Executive pay polarises opinion. In the face of the climate emergency, however, we have an opportunity to unite behind a simple proposition. Executives should be rewarded for creating value in a way that is aligned with a stable climate. This requires a fundamental reset in pay.
It isn’t hard to see why we need to fix remuneration, especially at carbon-intensive businesses. We keep paying executives for activities that contribute to global warming.
In 2022 we saw Exxon’s crude oil production rise 6%. We rewarded the CEO with increases in bonuses and long-term incentive plans (LTIPs) of 88%. In the airline industry, International Consolidated Airlines Group’s (owner of British Airways among others) emissions rose 43% in 2022, and bonuses rose from nothing to £1.4m, pushing the CEO’s total package up over 130% compared to the previous year.

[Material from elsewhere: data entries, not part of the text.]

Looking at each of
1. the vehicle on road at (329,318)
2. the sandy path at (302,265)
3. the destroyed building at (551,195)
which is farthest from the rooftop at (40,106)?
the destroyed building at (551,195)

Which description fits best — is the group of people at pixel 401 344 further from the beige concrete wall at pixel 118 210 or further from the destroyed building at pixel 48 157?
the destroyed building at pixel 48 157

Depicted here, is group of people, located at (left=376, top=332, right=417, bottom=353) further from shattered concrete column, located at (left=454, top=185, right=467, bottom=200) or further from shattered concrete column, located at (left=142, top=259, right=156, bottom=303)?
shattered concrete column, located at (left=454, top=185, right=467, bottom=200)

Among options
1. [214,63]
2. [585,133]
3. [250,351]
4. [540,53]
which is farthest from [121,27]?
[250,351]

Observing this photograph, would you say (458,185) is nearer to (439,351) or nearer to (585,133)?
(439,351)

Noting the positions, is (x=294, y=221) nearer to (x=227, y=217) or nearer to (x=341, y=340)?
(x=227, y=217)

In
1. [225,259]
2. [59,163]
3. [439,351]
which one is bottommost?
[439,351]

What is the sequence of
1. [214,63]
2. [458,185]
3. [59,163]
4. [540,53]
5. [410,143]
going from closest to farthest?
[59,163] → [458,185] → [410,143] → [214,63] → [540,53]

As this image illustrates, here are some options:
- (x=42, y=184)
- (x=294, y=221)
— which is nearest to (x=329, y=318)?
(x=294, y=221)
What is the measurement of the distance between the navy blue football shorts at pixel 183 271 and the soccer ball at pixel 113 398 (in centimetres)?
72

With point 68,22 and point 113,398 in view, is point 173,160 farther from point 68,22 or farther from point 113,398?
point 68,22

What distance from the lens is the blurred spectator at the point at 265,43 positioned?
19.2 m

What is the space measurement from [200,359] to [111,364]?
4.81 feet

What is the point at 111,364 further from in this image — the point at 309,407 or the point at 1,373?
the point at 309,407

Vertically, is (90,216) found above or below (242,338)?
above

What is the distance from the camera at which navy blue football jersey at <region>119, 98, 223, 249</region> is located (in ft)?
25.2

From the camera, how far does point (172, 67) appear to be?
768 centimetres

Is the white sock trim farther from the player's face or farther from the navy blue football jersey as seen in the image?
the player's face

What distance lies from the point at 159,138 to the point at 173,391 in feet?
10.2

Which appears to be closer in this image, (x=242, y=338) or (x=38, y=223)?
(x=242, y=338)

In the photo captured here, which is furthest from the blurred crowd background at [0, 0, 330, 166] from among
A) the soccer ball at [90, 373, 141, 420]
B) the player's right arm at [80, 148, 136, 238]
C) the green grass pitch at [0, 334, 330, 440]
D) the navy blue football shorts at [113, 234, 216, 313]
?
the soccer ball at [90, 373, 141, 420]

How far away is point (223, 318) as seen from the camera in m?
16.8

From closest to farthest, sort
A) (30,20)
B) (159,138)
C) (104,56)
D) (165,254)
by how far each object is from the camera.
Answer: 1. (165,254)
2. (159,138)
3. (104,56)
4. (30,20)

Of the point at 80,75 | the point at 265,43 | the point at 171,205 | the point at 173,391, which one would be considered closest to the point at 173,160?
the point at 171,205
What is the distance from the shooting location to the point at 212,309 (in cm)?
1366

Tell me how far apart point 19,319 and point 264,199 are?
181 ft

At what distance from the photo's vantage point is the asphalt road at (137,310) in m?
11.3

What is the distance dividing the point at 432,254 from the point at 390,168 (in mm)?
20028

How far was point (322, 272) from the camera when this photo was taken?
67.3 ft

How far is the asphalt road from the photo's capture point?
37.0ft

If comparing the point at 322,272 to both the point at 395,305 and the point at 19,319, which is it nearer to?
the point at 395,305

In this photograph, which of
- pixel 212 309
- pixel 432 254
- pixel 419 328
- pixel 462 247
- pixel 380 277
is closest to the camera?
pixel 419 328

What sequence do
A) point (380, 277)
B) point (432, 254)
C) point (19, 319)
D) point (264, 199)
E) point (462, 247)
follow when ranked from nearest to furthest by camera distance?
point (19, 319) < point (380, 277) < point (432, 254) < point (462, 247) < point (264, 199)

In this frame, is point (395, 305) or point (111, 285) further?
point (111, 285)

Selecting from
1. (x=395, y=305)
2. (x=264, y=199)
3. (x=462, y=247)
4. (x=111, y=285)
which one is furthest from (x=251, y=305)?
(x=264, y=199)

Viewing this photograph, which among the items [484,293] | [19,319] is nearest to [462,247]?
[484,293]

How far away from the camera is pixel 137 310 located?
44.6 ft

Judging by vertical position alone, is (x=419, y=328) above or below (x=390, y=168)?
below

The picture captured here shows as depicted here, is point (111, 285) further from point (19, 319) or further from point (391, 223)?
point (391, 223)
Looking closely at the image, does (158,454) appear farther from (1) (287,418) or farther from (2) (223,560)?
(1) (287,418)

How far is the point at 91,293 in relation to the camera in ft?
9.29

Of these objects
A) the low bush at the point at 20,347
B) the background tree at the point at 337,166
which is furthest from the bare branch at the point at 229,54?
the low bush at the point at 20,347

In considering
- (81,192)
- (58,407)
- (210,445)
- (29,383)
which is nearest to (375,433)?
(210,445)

This is not to say boards are doing nothing. It is just that action to date amounts to tinkering around the margins; rather like rearranging the deck chairs as the Titanic sinks.
A review of 35 oil and gas companies’ executive pay by Carbon Tracker in 2022 reaffirms the point. Not only is pay still normally tied to production growth, but many have increased incentives to grow production. This is even true for the companies that have explicitly pledged to align with the Paris Agreement goals. BP, for instance, has promised emissions reductions of 20-30% by 2030, but 30% of executive pay is tied to production growth. Only around 10% could be described as transition-positive.
What Carbon Tracker found for oil and gas is repeated across most sectors, and especially carbon-heavy industries. Among the top 50 listed European companies, for instance, a recent study by PWC and London Business School found that while 78% had some form of carbon target linked to pay, this is normally added as a metric among many.
With performance targets in carbon-intensive sectors still pointing executives towards increasing emissions, we can hardly blame them for following the incentives we set. Investors not only approve these pay packages in most jurisdictions, but they also vote for members of the remuneration committees that draw them up. If shareholders are serious about pressing for net-zero alignment, they need to call for a reset and start using their votes to hold boards to account.
Best practice
What might climate-safe pay look like? One possibility borrows from the banking sector.
Following the financial crisis of 2007/2008, global prudential regulators were clear that they needed to shift executive incentives away from short-term metrics to an over-riding focus on longer-term capital health. The goal was to discourage risk taking at the expense of financial stability and social wellbeing.
In keeping with guidance from the Financial Stability Board, the UK has promoted key reforms for bankers’ compensation. A capital adequacy ‘underpin’ has been adopted by several banks to ensure that executives do not receive performance-related pay unless capital adequacy tests are met.
In addition, boards are required to implement malus and clawback mechanisms (the former deals with awards that have yet to vest, the latter where vesting has occurred) for variable pay awarded in the past that later turns out to have come from imprudent activity. These measures seek to elevate prudent capital management to the top of executives’ priority list to reinforce banks’ financial stability.
The logic for taking a similar prudential approach for climate risk management is compelling. Rewarding executives for short-term financial gains, achieved by contributing to global warming, puts society at risk. By inserting net zero underpins and/or climate malus and clawback provisions, incentives for climate harm would be neutralised.
This approach could be implemented quickly by inserting them into existing pay schemes, avoiding cumbersome renegotiations of existing performance metrics.
Importantly, responsibility for assessing whether the conditions for the net zero underpin, malus or clawback were met would sit with remuneration committees. Shareholders unhappy with the assessments could vote against remuneration-related resolutions and/or against remuneration committee directors. For the largest – and systemically important – carbon emitters, governments could vet adherence.
The climate is boiling yet we keep rewarding executives for activities that make it worse. If we were prepared to mandate prudence in banks following the financial crisis, we should be prepared to do the same for carbon-intensive companies in the face of the climate crisis.